Exactly 30 days before, Marco Antonio Utrilla, the owner of a bar called Life, was chased through the city for hours in the middle of the night by gunmen until he reached the bar in Condesa, the city's hippest, most fashionable neighborhood, where he was executed.
"There's a clear operation, blunt and precise, by the cartels in Mexico City," José Antonio Ortega, president of the Citizen's Council for Public Safety and Penal Justice, a civic group that tracks organized crime violence, told Fox News Latino.
Ortega said that Calderón's strategy to stop the drug flow to the United States diverted the illicit sale of narcotics toward the interior of Mexico. "The jewel of the crown of this market,” he pointed out, “is Mexico City."
According to the Institute for Addiction Study and Prevention, the rate of drug addiction and consumption in the Mexico City metropolitan area, which includes 20 million residents or a sixth of the country's population, is around 40 percent higher than the national average – 8.5 percent compared to the countrywide rate of 6 percent.
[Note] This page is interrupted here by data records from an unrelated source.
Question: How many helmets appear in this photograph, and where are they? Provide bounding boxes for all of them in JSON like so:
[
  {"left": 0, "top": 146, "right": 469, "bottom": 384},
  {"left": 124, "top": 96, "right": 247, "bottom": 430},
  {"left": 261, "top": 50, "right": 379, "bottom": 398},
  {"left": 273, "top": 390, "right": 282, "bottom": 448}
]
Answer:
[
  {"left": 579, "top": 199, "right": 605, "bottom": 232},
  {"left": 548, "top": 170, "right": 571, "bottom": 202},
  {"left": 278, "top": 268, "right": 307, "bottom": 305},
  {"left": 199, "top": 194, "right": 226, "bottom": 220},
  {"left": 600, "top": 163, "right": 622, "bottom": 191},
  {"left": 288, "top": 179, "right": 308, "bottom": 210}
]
The first signs of the cartels' turf war, according to the organization Stop the Kidnappings, were reports of abductions and the extortion of businesses along the D.F.’s border with the state of Mexico.
After that, decapitated bodies began to appear, in the airport and the exclusive residential zone of Santa Fe and even in the city's sprawling subway system.
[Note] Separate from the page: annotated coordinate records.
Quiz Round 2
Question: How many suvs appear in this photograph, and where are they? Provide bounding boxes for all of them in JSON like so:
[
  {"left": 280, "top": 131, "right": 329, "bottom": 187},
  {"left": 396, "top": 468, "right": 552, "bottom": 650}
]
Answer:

The head of one woman in her 30s was dumped in a corner of the Rosario subway station in 2013. During 2015, a total of 1,145 murders ravaged the State of Mexico and the D.F.
"They are isolated incidents," Mexico City’s mayor, Miguel Ángel Mancera, recently told the press, which at the same time was getting leaked prosecutor reports about captured gang hitmen.
The press has also been filled with reports of sicarios contracted to collect drug debts – violent criminals such as José Arley Perdomo, a veteran of the Colombian Navy whom the police captured when he was about to murder a debtor with a .28-caliber pistol.
"We have never denied the presence of small-time drug dealing," Mancera explained.
Yet the apparent contradiction of recognizing such an actively violent drug culture while denying the presence of cartels angers more than a few of the city's residents.
"The only person who doesn't see organized crime in Mexico City is the mayor," Isabel Miranda de Wallace, president of Stop the Kidnappings, told FNL. "It's not just me who's saying this. The data and the facts say it, too."